TASK DETAILS: Extend the beekeeping forum thread about wax flakes and hive entrances, picking up right after its last line.

I have. I can take pictures if you dont believe me. I have a good pile of wax flakes in my 4ft lang from where my second package was in. I also saw a massive amount of wax flakes in the TBH last year (top entrance) and some in the other section where the THIRD package. 4 hives, all with top entrances, with the exact same wax flakes year round? I dunno about you, but I'm seeing a pattern here.

Perhaps the reason you dont see it is because of the fact that you have bottom entrances. Last year I bought a swarm hived in a lang. Essentially a package that came with 10 frames and wax foundation. 0 wax flakes on the bottom. When they were moved to the TBH, wax flakes quickly accumulated on the bottom. It was so thick it actually filled in the gaps between the bottom board and sides since the sides were at an angle and the bottom board didnt have an angle cut into it. Fearing a haven for SHB, I stuck some dowl rods into the gap to prevent that. Fast foward to this year. New package, 8 frame lang frames, bottom entrance. 0 flakes. 2nd package, top entrance, after 2 months there is a layer of wax chips thick enough to cover a SHB, and indeed, I found that and wax moths. Third package? top entrance, wax chips on the bottom. 2ft hive with bottom entrance? 0 flakes, no, seriously, no flakes anywhere on the bottom of the hive. 

Yes, they make wax when at a certain age. Whether they use that is up to the bees and what they feel they need.


----------



## shayron (Feb 27, 2015)

Lots of good info.
May just try this - Would love to see the aftermath of this process!


----------



## ruthiesbees (Aug 27, 2013)

Here are some follow up pictures of the combs exactly one week from extraction. The nectar flow is over here so I didn't expect a lot of comb building or refilling. That should come in the fall or when I start feeding them a lite syrup in late July. I was very happy with how they reinforced each comb so now I can turn them over and handle them.


----------



## jwcarlson (Feb 14, 2014)

Sovek said:


> I have. I can take pictures if you dont believe me. I have a good pile of wax flakes in my 4ft lang from where my second package was in. I also saw a massive amount of wax flakes in the TBH last year (top entrance) and some in the other section where the THIRD package. 4 hives, all with top entrances, with the exact same wax flakes year round? I dunno about you, but I'm seeing a pattern here.

Image-text web data
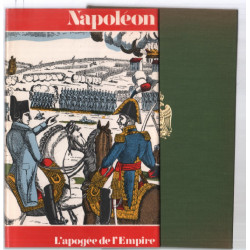 NAPOLEON : l'apogée de l'Empire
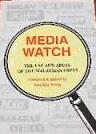 Media Watch The Use and Abuse of The Malaysian Press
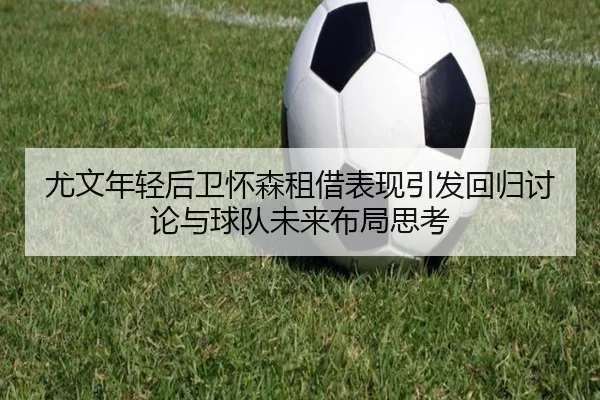 尤文年轻后卫怀森租借表现引发回归讨论与球队未来布局思考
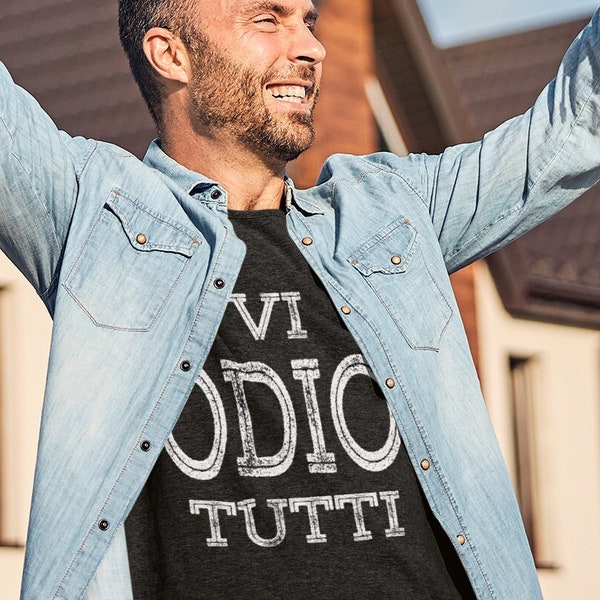 VI ODIO TUTTI -  Cool / Funny / Italiano / Regalo / Maglietta / Gift / T-shirt / Divertente / Slogan / Stupido / Compleanno / Natale / Tee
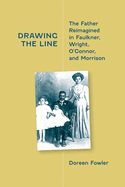 Drawing the Line: The Father Reimagined in Faulkner, Wright, O'Connor, and Morrison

REPLY TO THE TASK:
> 
> Perhaps the reason you dont see it is because of the fact that you have bottom entrances. Last year I bought a swarm hived in a lang. Essentially a package that came with 10 frames and wax foundation. 0 wax flakes on the bottom. When they were moved to the TBH, wax flakes quickly accumulated on the bottom. It was so thick it actually filled in the gaps between the bottom board and sides since the sides were at an angle and the bottom board didnt have an angle cut into it. Fearing a haven for SHB, I stuck some dowl rods into the gap to prevent that. Fast foward to this year. New package, 8 frame lang frames, bottom entrance. 0 flakes. 2nd package, top entrance, after 2 months there is a layer of wax chips thick enough to cover a SHB, and indeed, I found that and wax moths. Third package? top entrance, wax chips on the bottom. 2ft hive with bottom entrance? 0 flakes, no, seriously, no flakes anywhere on the bottom of the hive.
> 
> Yes, they make wax when at a certain age. Whether they use that is up to the bees and what they feel they need.


All my top bar hives have only top entrances and there is no huge layer of wax flakes accumulating. I'd love to see the pictures.

What kind of shape is that swarm you bought last year in?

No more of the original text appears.